Tidiness as a life plan
All signs point to me being offered a job soon. There are very few reasons why I wouldn’t accept such an offer and we still need to get through that part, but I’m thinking positively that we’ll work it out. So if I get a job offer this week or next, I’d probably start within about three weeks. Let’s say, just to be tidy, that I would start this job on August 31. (It’s especially tidy since my last day of work three years ago was on September 1. Isn’t that exceptionally tidy?) Let’s say that I’m the kind of person who likes tidiness in all aspects of her life. Let’s say that I’d like to go back to work one day shy of three years to the day I left my old office job having written not one but TWO books. How tidy would that be? Two books in three years would be—how do you say in the English?—vindicating. Affirming. (Stick-it-in-your-eyeing to one person in particular who told me once that he had planned to finish his novel in the break he took between jobs. Except he only had one month between jobs. Apparently he found that too difficult a chore. Apparently? Writing is hard.) Two books in three years. Yes, I would like that very much. It would be the tidiest of tidy ways to go back to work.
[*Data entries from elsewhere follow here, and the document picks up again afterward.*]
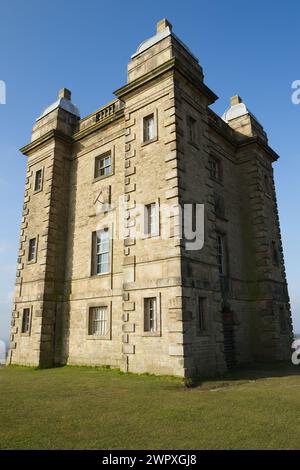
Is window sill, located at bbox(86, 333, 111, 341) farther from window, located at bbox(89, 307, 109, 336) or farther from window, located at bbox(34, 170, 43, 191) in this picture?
window, located at bbox(34, 170, 43, 191)

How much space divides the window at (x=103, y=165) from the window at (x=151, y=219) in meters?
4.65

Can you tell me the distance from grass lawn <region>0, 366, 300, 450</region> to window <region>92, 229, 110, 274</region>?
5.63 metres

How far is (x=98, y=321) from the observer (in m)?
15.7

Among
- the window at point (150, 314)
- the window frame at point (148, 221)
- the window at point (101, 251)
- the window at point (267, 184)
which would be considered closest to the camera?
the window at point (150, 314)

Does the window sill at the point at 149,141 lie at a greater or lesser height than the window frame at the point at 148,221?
greater

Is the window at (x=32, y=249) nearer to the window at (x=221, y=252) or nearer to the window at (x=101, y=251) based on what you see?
the window at (x=101, y=251)

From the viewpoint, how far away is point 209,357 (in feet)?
41.6

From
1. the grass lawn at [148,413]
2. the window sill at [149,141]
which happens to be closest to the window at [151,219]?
the window sill at [149,141]

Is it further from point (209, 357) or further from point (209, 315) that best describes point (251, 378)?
point (209, 315)

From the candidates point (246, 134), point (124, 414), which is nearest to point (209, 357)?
point (124, 414)

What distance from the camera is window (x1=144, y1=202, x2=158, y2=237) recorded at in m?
13.5

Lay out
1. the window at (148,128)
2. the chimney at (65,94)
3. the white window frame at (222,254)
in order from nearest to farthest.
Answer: the window at (148,128)
the white window frame at (222,254)
the chimney at (65,94)

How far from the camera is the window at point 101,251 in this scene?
642 inches

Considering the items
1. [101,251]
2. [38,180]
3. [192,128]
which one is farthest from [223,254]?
[38,180]
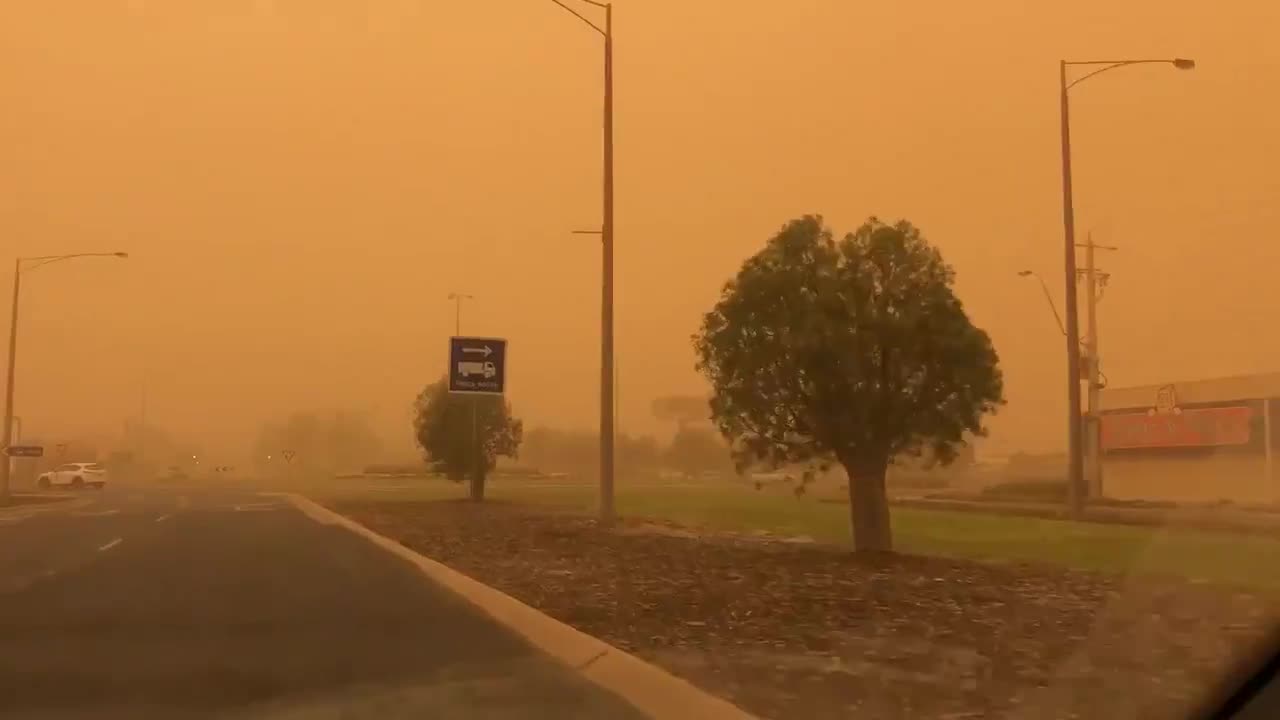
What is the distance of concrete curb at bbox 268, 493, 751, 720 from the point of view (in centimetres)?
959

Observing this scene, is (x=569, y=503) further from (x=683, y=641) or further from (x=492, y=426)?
(x=683, y=641)

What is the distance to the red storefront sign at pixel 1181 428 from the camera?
45.5 metres

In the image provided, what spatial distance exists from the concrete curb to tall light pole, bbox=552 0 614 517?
926 cm

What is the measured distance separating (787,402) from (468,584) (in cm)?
539

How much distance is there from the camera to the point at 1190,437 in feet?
168

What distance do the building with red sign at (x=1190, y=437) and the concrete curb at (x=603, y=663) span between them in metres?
21.3

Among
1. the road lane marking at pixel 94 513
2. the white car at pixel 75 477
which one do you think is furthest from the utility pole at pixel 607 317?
the white car at pixel 75 477

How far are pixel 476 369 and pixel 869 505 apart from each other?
19.1m

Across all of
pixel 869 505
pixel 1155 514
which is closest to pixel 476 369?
pixel 1155 514

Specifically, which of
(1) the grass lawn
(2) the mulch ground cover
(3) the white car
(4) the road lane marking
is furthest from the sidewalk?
(3) the white car

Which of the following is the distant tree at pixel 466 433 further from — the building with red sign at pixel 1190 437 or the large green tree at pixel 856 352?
the large green tree at pixel 856 352

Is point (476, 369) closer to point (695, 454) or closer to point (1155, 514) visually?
point (1155, 514)

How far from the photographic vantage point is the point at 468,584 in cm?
1855

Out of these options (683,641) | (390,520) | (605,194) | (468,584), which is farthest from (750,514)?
(683,641)
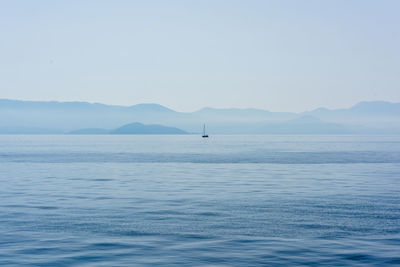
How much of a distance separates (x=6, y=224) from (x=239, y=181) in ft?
98.1

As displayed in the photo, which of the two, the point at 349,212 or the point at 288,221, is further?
the point at 349,212

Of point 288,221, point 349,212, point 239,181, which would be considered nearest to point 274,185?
point 239,181

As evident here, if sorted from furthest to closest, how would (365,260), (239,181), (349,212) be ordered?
(239,181)
(349,212)
(365,260)

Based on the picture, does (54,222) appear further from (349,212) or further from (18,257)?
(349,212)

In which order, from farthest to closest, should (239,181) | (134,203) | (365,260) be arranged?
(239,181)
(134,203)
(365,260)

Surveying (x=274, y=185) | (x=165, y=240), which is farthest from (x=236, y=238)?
(x=274, y=185)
The math. My first draft needs to be somewhere around 80,000 words just to have a fighting chance at being the right kind of draft. I’m at 64,236 words now. I have a lot of revision to do throughout, of course, but to get to the end of this first draft and to 80,000 words, I need to write 15,764 words more. If August 31 is the real date, that gives me 23 writing days to finish. (This is counting weekends, but subtracting the days my husband and I are going to Pittsburgh to visit friends. No writing gets done on days like that.) That means that if I write every single one of those 23 days, I only have to produce 685 words each day to get to 80,000. (One would hope that I’d also be wrapping up all the plot at that point, but for theory’s sake, let’s go with it. It’s tidy.) If I miss a single day, that means I have to produce 716 words each day. If I leave out weekends (although I shouldn’t leave out weekends), then I’ll need to produce 927 words a day instead.
In summary, if I can write a thousand words a day every working day until the end of this month, I will have written two books (and change—don’t forget the uncollected short stories!) in three years. I like the sound of that too much not to do it.
It’s on. I didn’t even count today, but why not start now?